Bacterial survival (%) of immobilized R. ruber S103 after storage for 30, 60 and 100 days in phosphate buffer (pH 6.5) and 10% (w/v) skimmed milk at 4 and room temperature, 30–33 °C (a). Crude oil removal from the medium (b) and biodegradation of the adsorbed oil by immobilized S103 after storage were carried out in CFMM medium supplemented with 2500 mg L−1 AL crude oil at room temperature with 200 rpm for 3 days. The lowercase letters above the vertical bars represent significant differences in storage conditions (P < 0.05).

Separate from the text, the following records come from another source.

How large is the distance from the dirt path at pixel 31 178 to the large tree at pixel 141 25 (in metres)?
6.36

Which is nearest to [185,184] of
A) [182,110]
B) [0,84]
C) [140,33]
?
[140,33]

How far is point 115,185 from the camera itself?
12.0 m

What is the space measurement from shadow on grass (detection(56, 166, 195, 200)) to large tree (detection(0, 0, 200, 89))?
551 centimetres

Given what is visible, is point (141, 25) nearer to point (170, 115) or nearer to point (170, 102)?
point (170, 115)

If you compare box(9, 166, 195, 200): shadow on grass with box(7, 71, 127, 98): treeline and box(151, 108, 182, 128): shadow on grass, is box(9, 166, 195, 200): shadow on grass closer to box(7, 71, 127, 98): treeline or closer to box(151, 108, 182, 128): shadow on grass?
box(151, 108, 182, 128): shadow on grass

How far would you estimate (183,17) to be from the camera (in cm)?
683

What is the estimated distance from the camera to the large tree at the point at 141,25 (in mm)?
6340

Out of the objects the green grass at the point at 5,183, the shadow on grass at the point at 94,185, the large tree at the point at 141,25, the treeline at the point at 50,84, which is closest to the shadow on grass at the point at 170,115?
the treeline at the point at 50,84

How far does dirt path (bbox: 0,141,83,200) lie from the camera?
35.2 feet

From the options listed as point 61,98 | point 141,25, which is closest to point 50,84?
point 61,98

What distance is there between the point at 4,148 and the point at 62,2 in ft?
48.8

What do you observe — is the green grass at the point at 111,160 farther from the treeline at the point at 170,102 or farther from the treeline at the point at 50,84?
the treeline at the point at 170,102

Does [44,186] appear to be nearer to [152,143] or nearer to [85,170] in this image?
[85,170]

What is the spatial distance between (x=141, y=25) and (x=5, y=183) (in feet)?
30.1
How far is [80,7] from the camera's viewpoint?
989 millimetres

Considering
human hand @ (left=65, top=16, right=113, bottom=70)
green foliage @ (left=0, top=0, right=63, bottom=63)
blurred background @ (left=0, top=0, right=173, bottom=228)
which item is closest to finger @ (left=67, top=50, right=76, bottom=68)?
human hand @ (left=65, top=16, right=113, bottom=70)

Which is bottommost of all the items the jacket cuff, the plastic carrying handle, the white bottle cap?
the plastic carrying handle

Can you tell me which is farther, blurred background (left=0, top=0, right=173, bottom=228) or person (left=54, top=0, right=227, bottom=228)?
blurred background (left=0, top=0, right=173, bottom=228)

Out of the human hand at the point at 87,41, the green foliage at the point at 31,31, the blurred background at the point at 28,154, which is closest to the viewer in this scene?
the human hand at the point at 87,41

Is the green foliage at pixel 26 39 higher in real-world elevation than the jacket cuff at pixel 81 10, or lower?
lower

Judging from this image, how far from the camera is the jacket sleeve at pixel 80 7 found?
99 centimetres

In this study, nonpathogenic R. ruber S103 was proven to be a promising strain to develop an effective bioproduct for the bioremediation of crude oil. This strain obviously exhibited efficient biodegradation of high concentrations of crude oil. For economically viable bioproducts, alternative low-cost media, including molasses (formulated with adequate inorganic phosphate buffer) and mature coconut water, were successfully used for enhanced biomass of S103 during inoculum preparation and immobilization on PUF, respectively. The use of low-cost media for the cultivation of S103 had positive physiological responses to resist toxicity and increase the biodegradation of crude oil in freshwater and even in up to 5% (w/v) NaCl. Moreover, the immobilization of S103 on PUF as biobooms was perfectly scaled up to obtain high amounts of PUF-attached cells in a modified fluidized-bed bioreactor. The production of biobooms using inexpensive organic substrates coupled with a simple bioreactor system could significantly reduce 85% of production costs. Moreover, bioaugmentation employing biobooms in a simulated freshwater mesocosm showed that the polluted crude oil was completely adsorbed, resulting in mitigation of the impacts on living aquatic organisms, and the adsorbed oil was simultaneously biodegraded, leading to a reduction in secondary contamination from elimination of contaminated materials. Furthermore, the biobooms still maintained biodegradation after prolonged storage under simple operation. In summary, the biobooms, the combination of effective bacterial cells plus low-cost production, is a very promising tool that deserves further evaluation for sustainable bioremediation of crude oil polluted aquatic environments.